* _What is required_:
Each record is to be copied exactly, with its pictures left behind.

Records from a data source:
━━━━━━━━

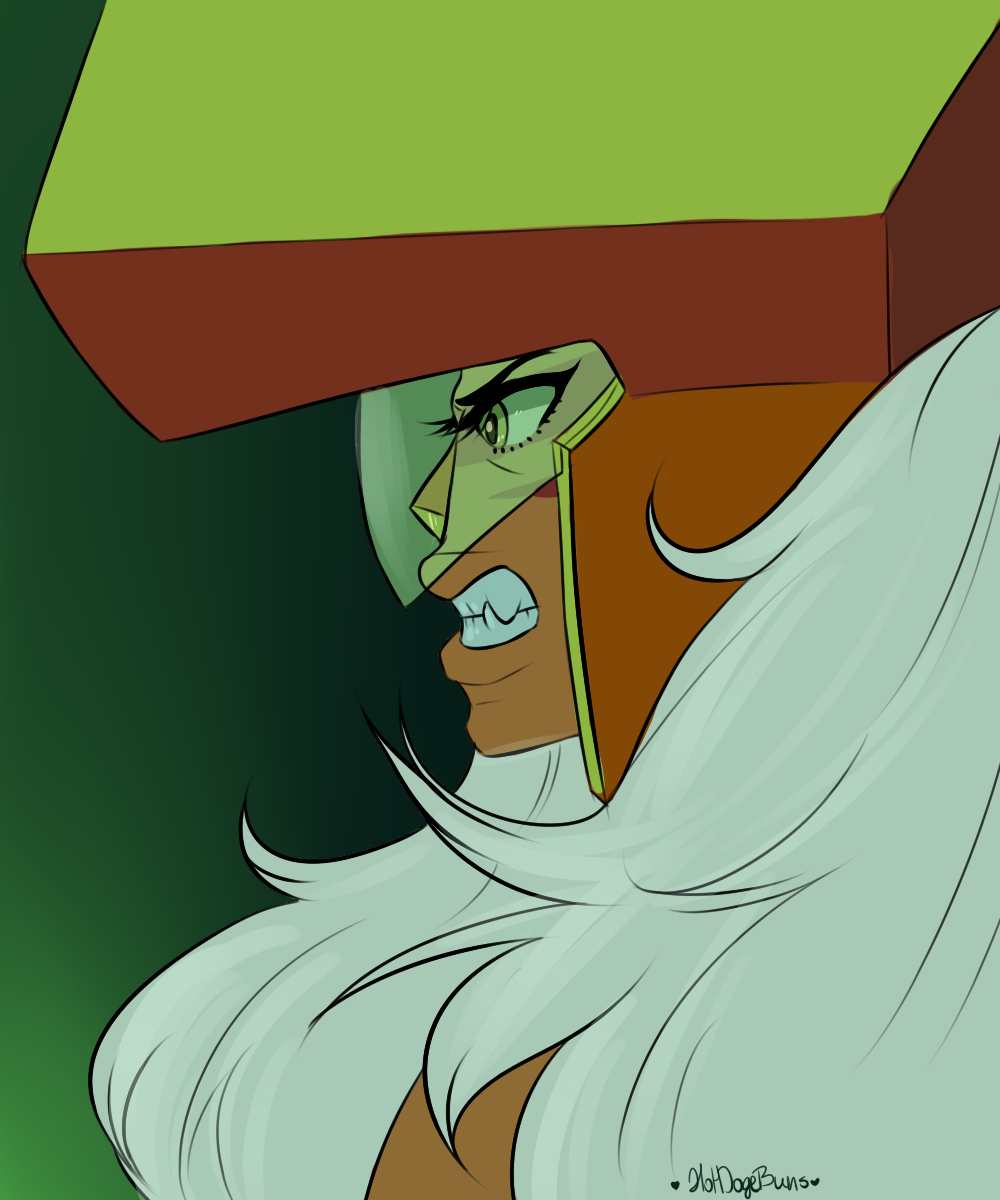 messy lazy cool down drawing of my wife I hope she comes back soon. I played with colours from the ep on jasper and peris ship, this is based on an expression during her fight with garnet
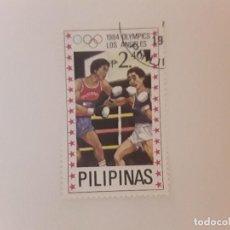 Francobolli: FILIPINAS SELLO USADO. Lote 267762244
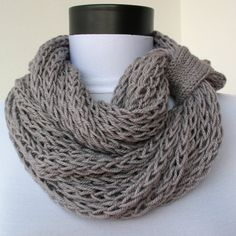 Etsy Scarf / Loosely knitted scarf. Wish I knew what stitch this used!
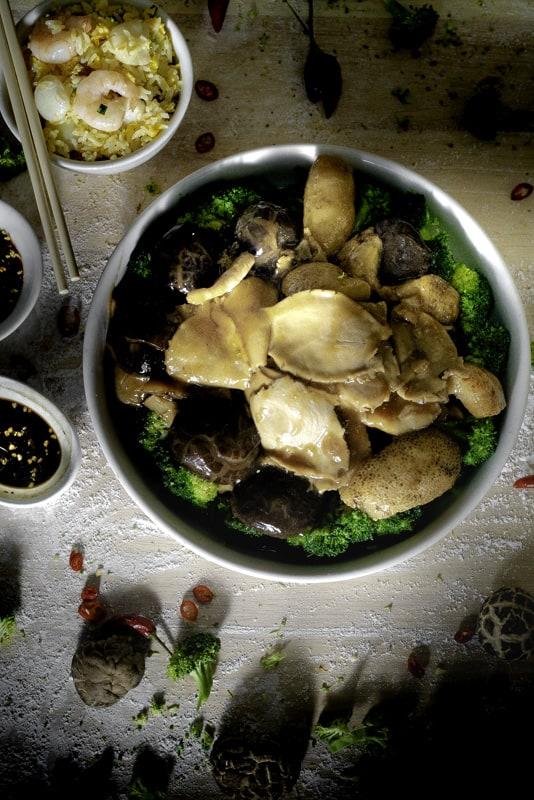 asian-wedding-banquet-abalone-mushroom.jpg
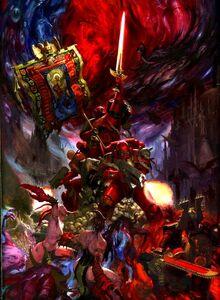 Blood Angels vs Chaos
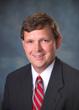 Key Equipment Finance Names Kevin White Vice President, Equipment Finance Officer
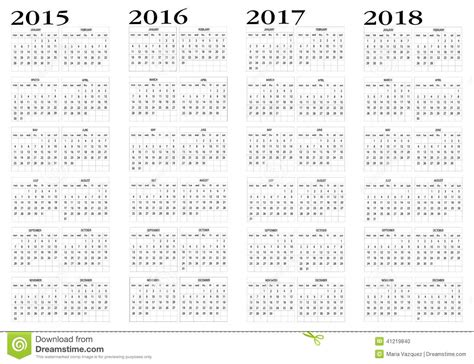 Calendario 2015 Al 2018 Calendario 2015 A 2018
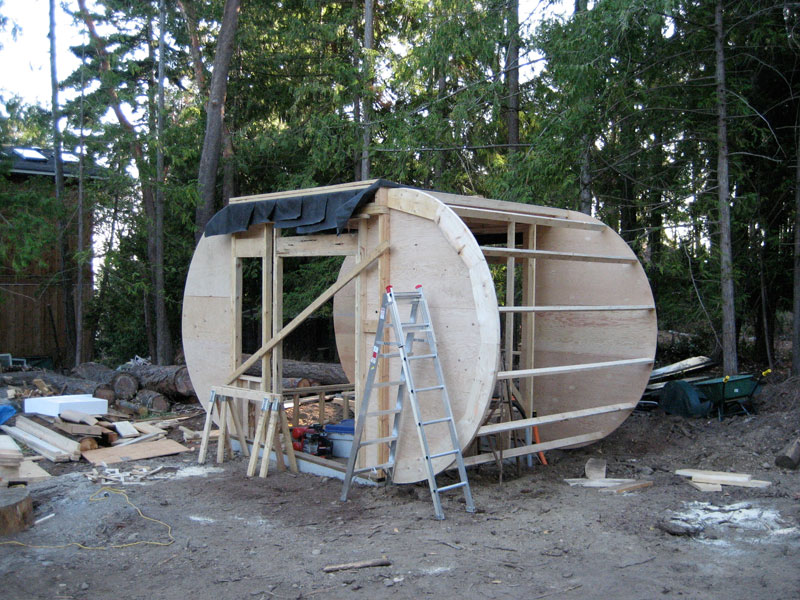 Graham Construction Vancouver Island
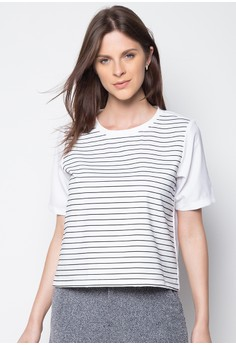 Striped Interlock Short Sleeve Boxy Top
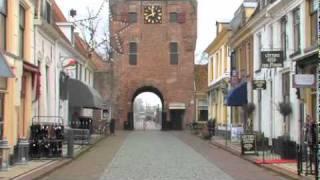 Wandelen door Elburg Veluwe Gelderland, Camping , Hotel , Restaurant , vakantiehuisjes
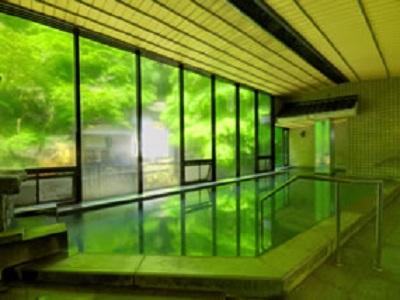 青巒荘 大浴場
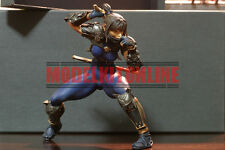 TAKI SOUL CALIBUR III ANIME 1/6 UNPAINTED RESIN FIGURE MODEL KIT
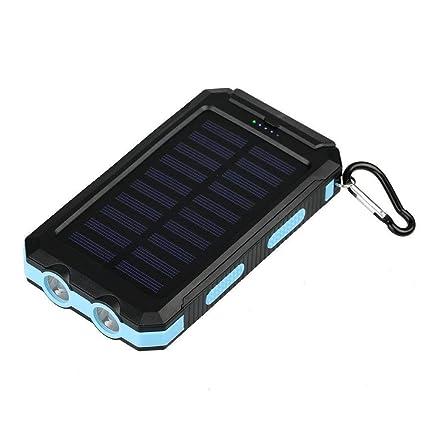 Amazon.com: Banco de energía solar portátil impermeable de ...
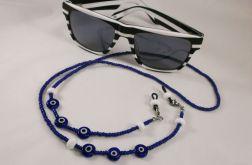 Łańcuszek do okularów koraliki oko proroka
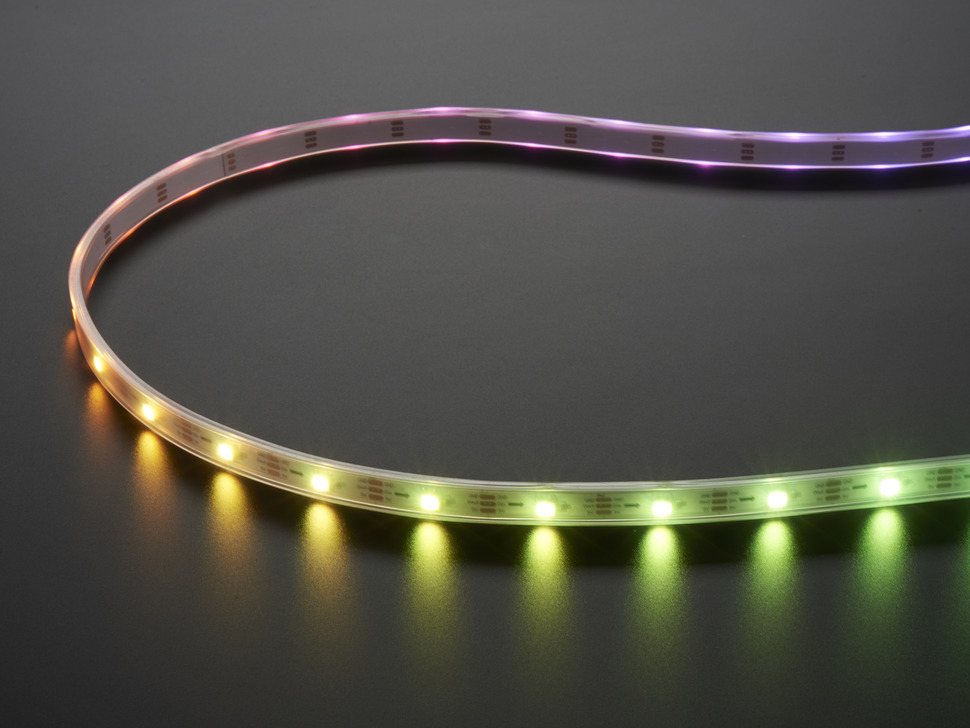 Adafruit NeoPixel Digital RGB LED Strip with different rainbow lights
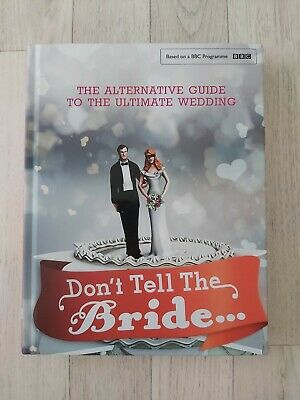 BRAND NEW Don't Tell The Bride Renegade Pictures (UK) Ltd Book BBC  • 3.29£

━━━━━━━━

* _Written reply_:
 messy lazy cool down drawing of my wife I hope she comes back soon. I played with colours from the ep on jasper and peris ship, this is based on an expression during her fight with garnet
 Francobolli: FILIPINAS SELLO USADO. Lote 267762244
 Etsy Scarf / Loosely knitted scarf. Wish I knew what stitch this used!
 asian-wedding-banquet-abalone-mushroom.jpg
 Blood Angels vs Chaos
 Key Equipment Finance Names Kevin White Vice President, Equipment Finance Officer
 Calendario 2015 Al 2018 Calendario 2015 A 2018
 Graham Construction Vancouver Island
 Striped Interlock Short Sleeve Boxy Top
 Wandelen door Elburg Veluwe Gelderland, Camping , Hotel , Restaurant , vakantiehuisjes
 青巒荘 大浴場
 TAKI SOUL CALIBUR III ANIME 1/6 UNPAINTED RESIN FIGURE MODEL KIT
 Amazon.com: Banco de energía solar portátil impermeable de ...
 Łańcuszek do okularów koraliki oko proroka
 Adafruit NeoPixel Digital RGB LED Strip with different rainbow lights
 BRAND NEW Don't Tell The Bride Renegade Pictures (UK) Ltd Book BBC  • 3.29£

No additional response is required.